The introduction of modern science in colonial Bengal must be put in perspective. The native intellectuals were quick to take note of the introduction of modern science in colonial Bengal. They had two options: the first option was to convince themselves that the best products of modern science were already anticipated by what they considered to be the national philosophy of India, namely the Vedanta. Such effort aimed at internalising an alien system of knowledge on the one hand and exhibiting rational and empirical significance of the Vedantic thought which was treated at best as ethno-philosophical by the Western philosophical world, on the other. It is this concern that has been expressed in the works of Vivekananda, Aurobindo and many others.
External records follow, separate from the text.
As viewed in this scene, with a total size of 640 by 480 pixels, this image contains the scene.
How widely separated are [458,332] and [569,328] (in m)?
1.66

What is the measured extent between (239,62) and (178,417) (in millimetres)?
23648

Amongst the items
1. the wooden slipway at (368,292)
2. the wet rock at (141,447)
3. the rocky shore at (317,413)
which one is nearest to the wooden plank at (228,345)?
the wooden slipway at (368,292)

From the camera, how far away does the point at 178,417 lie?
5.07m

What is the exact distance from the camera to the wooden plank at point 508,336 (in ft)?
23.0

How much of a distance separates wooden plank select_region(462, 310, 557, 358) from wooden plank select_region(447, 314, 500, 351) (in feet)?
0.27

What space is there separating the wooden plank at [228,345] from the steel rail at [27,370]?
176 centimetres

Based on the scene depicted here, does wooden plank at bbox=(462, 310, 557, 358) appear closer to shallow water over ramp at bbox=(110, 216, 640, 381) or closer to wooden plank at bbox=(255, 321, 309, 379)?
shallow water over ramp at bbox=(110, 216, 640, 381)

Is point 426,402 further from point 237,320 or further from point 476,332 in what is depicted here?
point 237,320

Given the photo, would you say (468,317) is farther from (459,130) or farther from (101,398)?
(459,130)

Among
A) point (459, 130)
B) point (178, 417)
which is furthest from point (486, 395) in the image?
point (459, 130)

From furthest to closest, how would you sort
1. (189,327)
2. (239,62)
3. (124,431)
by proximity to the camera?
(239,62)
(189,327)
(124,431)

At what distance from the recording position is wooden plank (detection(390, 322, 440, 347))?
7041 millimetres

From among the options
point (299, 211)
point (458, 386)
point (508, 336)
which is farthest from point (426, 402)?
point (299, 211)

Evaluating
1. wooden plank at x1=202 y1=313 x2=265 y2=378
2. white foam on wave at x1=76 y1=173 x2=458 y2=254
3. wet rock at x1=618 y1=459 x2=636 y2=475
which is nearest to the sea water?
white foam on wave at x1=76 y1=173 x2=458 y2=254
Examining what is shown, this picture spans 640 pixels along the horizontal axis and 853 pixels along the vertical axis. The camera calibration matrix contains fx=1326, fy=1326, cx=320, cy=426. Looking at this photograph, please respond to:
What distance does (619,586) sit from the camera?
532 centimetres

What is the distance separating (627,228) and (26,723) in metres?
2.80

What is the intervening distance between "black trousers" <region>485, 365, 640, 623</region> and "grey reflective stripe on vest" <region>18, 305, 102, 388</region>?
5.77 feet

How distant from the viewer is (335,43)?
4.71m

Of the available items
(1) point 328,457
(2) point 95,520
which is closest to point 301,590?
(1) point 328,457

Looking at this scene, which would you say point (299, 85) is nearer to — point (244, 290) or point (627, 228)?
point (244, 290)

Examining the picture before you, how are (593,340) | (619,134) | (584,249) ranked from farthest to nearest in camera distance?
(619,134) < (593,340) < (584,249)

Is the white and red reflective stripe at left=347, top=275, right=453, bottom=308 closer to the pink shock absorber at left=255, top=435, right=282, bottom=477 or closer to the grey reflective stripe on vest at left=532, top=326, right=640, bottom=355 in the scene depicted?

The second option was to build an indigenous tradition of modern science by establishing scientific institutions for pedagogy and research.
The colonial government started building scientific organisations to use the knowledge generated by the institutions for gaining better understanding of the territory, climate, flora and fauna of the colony to administer the colony and perhaps exploit the resources in a more efficient manner. The first generation of nationalist scientists attempted to build scientific institutions and showed enthusiasm to embrace modernity. Modern science may be construed as an attempt to get closer to the colonial rulers. On the contrary, those who were suspicious of things Western or modern, including modern science, cannot be viewed as anti-science. Some of them at least perceived modern science as part of colonial dispensation and alien imposition. Such ambivalence towards modern science should be situated within the gamut of broader socioeconomic, politico-cultural and ideological factors.
No doubt, the Basu and Datta’s book is an important contribution to thought provoking questions within philosophy, history and sociology of science.
The authors do not suggest that there constitutes a binary between science and religion, between faith and reason. Nonetheless, inclination towards science itself is a severe attack on the sovereignty of religion.